One of the things that set Pendell apart from a lot of ethnobotanists was that, like Terrance McKenna or Timothy Leary, he made no bones about having tried all of the substances he wrote about. He was an alchemist in the truest sense, in that he was both the experimenter and the experimented upon, all with an eye toward enhancing and opening up his experience of the world.

It should be no surprise, then, that the guy who tried any number of different plants to alter and enhance his consciousness would, at some point, get liver cancer. This may be my protestant upbringing speaking, of course. There’s no way of knowing how or why a person gets cancer, and there may be any number of contributing factors. The idea that a person deserves to die for having pleasure and joy in the world and in the body is a pernicious myth propagated by puritanical busybodies, and I hate it.

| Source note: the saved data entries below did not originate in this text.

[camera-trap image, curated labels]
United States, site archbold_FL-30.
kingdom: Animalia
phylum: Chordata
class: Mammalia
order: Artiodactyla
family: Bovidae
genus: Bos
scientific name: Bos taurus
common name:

But still he got cancer. He was recovering from it right around the time I was dealing with cancer, too. Which made today particularly hard. I made it. He didn’t. We’re all on a march to the grave.

I’ll likely edit out most of this.

He wrote beautifully. He wrote with cleverness and wisdom, like Terrance McKenna meets Alan Watts, with a dash of Gary Snyder. Because of him, I altered my consciousness, both with and without plants. I probably would have done that anyway, though. I’m still doing it to this day (yoga, Wim Hof). I loved him and his writing, and I’m sad he’s dead. I wish that we all lived a lot longer, and without the suffering that comes with living in a fallen world.